MANILA, Feb 5 (Reuters) The Philippines will insist Muslim separatists must disarm in a proposed review of a peace agreement with Islamic separatists in Jeddah next month, the president's peace adviser said today.

Jesus Dureza, a former lawmaker, said Manila would propose to amend the 1996 peace deal with the Moro National Liberation Front (MNLF) to avoid future mistaken encounters between soldiers and Moro rebels in the south of the mainly Roman Catholic country.

Formed in March 1968, the MNLF fought a violent and bloody Muslim separatist war that cost about 120,000 lives and displaced nearly 2 million people in the south until it signed a peace deal in September 1996.

A month after signing the deal, Nur Misuari, founder and leader of the MNLF, was elected governor of an autonomous area for Muslims in the south. The rebels were allowed to keep their weapons in their recognised bases.

''There's no disarmament provision in the 1996 peace agreement,'' Dureza, a close ally of President Gloria Macapagal Arroyo, told reporters a day after a general and 20 others were held for two nights in an MNLF camp on the southern island of Jolo.

''But, we will look into these things when we sit down next month. We will try to set the parameters and determine which issues should need a thorough review in the agenda.'' ''GOODWILL MONEY'' The MNLF freed Major-General Benjamin Dolorfino, Manila's military commander, after the government gave 450,000 pesos (,200) as ''goodwill money'' and sacks of rice and sardines to the families of nine MNLF members and civilians killed in an encounter last month.

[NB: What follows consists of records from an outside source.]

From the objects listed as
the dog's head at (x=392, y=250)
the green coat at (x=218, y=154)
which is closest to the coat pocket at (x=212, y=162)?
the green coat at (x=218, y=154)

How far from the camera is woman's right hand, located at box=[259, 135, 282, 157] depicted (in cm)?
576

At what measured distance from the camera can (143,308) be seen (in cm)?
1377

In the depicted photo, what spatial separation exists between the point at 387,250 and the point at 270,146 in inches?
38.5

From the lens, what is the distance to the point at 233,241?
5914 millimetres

The MNLF said the military had wrongly identified the dead as members of Abu Sayyaf, the Philippines most deadly Muslim rebel group, which Manila has vowed to crush.

The MNLF also wanted assurances that a meeting about the 1996 peace deal would be held in Saudi Arabia.

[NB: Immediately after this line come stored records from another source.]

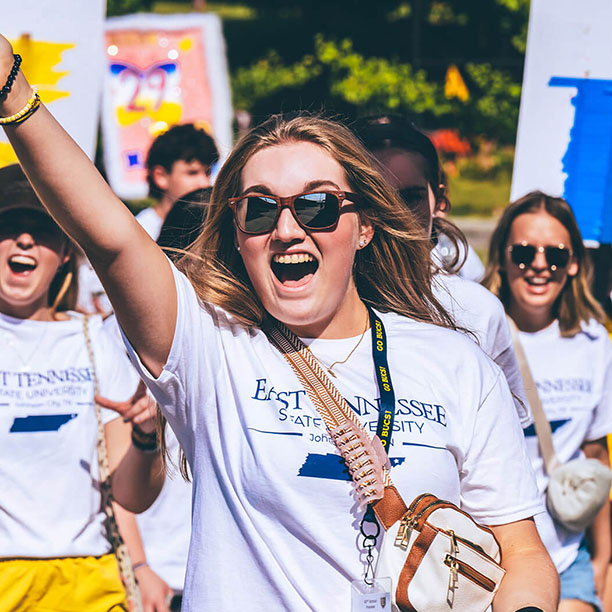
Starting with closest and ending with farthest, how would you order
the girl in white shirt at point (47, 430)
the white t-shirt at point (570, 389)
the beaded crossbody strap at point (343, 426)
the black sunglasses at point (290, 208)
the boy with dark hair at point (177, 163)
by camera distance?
1. the beaded crossbody strap at point (343, 426)
2. the black sunglasses at point (290, 208)
3. the girl in white shirt at point (47, 430)
4. the white t-shirt at point (570, 389)
5. the boy with dark hair at point (177, 163)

Disillusionment with the way the 1996 peace deal was implemented has encouraged some MNLF members to defect to other groups such as the Abu Sayyaf.

The Philippines was negotiating a separate peace deal with the largest Muslim rebel group, Moro Islamic Liberation Front, but talks have stalled since May 2006 over the size and wealth of a proposed ancestral homeland for 3 million Muslims in the south.

Dureza said the incident at the weekend has ''eroded the level of confidence'' between the two sides, adding ''there's going to be a lot of work to bring it back again''.